Research On Why Two Drinks Help The Heart

Clues to Why Drinking Can Protect Heart
Alcohol ‘Preconditions’ Laboratory Guinea Pigs

By Charles Petit, Chronicle Science Writer

SF Chronicle Copywrite

San Francisco scientists are reporting today the first solid clues —
gleaned from feeding alcohol to guinea pigs — to why moderate drinking
reduces the risk of heart attacks.

For years, doctors have reported evidence that people who have one or
two drinks a day reduce their chance of heart attacks by as much as a
third, and significantly reduce the severity of heart attacks that do
occur.

Heavier drinking leads to increased risk of heart disease as well as
liver problems.

“It’s a U-shaped risk distribution,” said Dr. Vincent Figueredo, a
cardiologist at San Francisco General Hospital and assistant professor of
medicine at the University of California at San Francisco. “Alcoholics,
and people who don’t drink at all, are worse off than people who
regularly drink a little.”

Figueredo is the lead author of a study published today in the journal
Proceedings of the National Academy of Sciences. It reports experiments
that he, post-doctoral fellow Masami Mayamae, and three other colleagues
performed on the hearts of laboratory guinea pigs to try to find out what
alcohol does to allay heart attacks.

Alcohol, the scientists concluded, serves to “precondition” the
animals’ heart muscle to withstand a heart attack.

◇ ◇ ◇ ◇

Instructions to follow: Continue the article on why moderate drinking protects the heart, picking up after its final sentence. The material that follows has no connection to the article about alcohol and heart attacks.

Source material:
◇ ◇ ◇ ◇

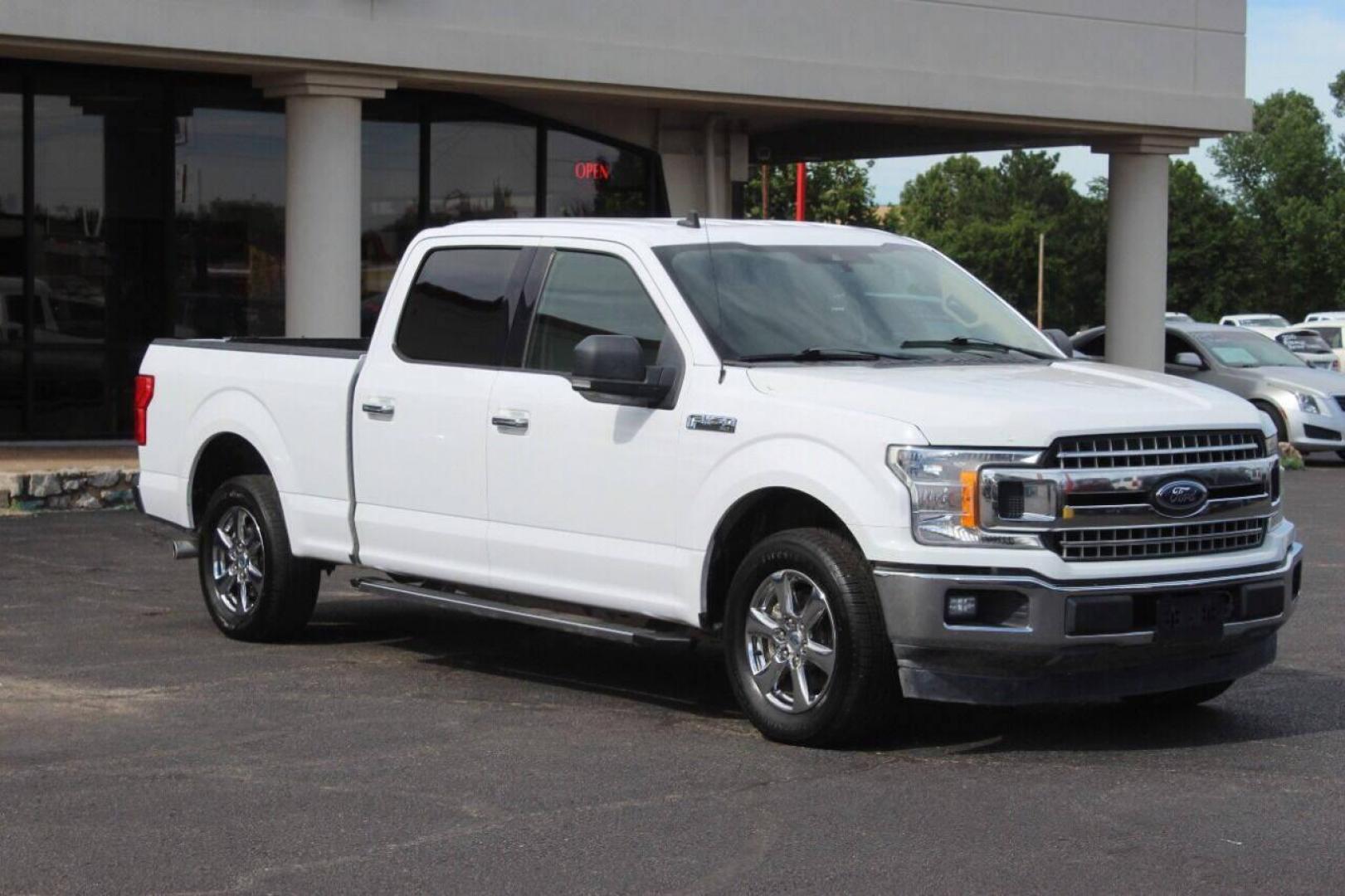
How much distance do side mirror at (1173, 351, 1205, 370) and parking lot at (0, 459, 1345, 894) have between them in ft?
47.5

◇ ◇ ◇ ◇

Response to this exercise:
Its effect is identical to that of established laboratory methods used
to toughen the hearts of lab animals against severe loss of oxygen. Such
preconditioning is done by subjecting the animals’ hearts to brief, but
harmless episodes of low oxygen. Then, when the equivalent of a full
heart attack is caused in such preconditioned animals, their survival
goes up dramatically.

The new study of the hearts of guinea pigs revealed that alcohol
increases levels of a natural substance called adenosine in the fluids
surrounding the heart muscle cells. Adenosine is critically important to
a cell’s use of energy it gets from nutrients in the blood. Muscle cells
also release large quantities of adenosine when they are cut off from
oxygen, as in a heart attack.

Now, it looks as though alcohol causes heart muscles to prepare for an
emergency in somewhat the same way as does a sudden drop in oxygen
levels. So, if a heart attack occurs, with its prolonged lack of oxygen
to parts of the heart, muscle cells there have already begun to get ready
for hard times. “Maybe there is something about adenosine that causes the
heart muscle to start hoarding energy,” Figueredo said.

The next step toward helping hearts to protect themselves is to look
for medications that might cause the same effect on adenosine levels and
on the substances in the cells that react to adenosine — but without the
side effects of alcohol. In addition, further research is needed to learn
exactly what changes occur inside a cell in response to higher levels of
adenosine.

“The bottom line is that if you consume alcohol on a regular basis in
moderation, you are more likely to survive a heart attack,” Figueredo
said. “What this paper is doing is to suggest a mechanism.” Turning that
mechanism into a useful medical procedure — other than to recommend
light drinking for people at risk of heart disease and with no history of
alcoholism — may take several years.